**GIVEN PROBLEM**
Retype the items exactly as they appear, from the line with "What is the overall" through the end of the items.

**STORED DATA**
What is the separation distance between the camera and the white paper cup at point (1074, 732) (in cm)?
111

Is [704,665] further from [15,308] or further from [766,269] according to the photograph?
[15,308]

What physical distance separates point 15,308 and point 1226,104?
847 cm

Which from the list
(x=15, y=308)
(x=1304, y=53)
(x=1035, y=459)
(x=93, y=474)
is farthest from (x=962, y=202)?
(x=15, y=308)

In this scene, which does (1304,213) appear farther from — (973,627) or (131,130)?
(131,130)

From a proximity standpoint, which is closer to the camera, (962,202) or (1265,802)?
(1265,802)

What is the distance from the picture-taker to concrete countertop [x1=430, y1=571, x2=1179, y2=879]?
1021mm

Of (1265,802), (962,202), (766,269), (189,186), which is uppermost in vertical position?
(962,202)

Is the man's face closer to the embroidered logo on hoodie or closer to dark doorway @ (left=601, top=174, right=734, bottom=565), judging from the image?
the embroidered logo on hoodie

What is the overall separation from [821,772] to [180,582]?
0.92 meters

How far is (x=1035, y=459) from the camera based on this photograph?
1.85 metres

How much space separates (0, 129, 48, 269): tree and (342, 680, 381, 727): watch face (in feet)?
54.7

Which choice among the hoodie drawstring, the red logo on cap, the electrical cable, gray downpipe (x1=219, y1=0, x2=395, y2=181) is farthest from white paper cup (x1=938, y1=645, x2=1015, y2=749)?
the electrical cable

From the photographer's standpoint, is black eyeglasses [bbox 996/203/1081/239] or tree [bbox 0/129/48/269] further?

**OUTPUT FOR THIS TASK**
What is the overall separation from [821,772] to [180,582]?
0.92 meters

How far is (x=1035, y=459) from the camera based on this photograph?
1.85 metres

How much space separates (0, 129, 48, 269): tree and (342, 680, 381, 727): watch face (in feet)?
54.7

Which choice among the hoodie drawstring, the red logo on cap, the electrical cable, gray downpipe (x1=219, y1=0, x2=395, y2=181) is farthest from white paper cup (x1=938, y1=645, x2=1015, y2=749)?
the electrical cable

From the photographer's standpoint, is black eyeglasses [bbox 996/203/1081/239] or tree [bbox 0/129/48/269] further?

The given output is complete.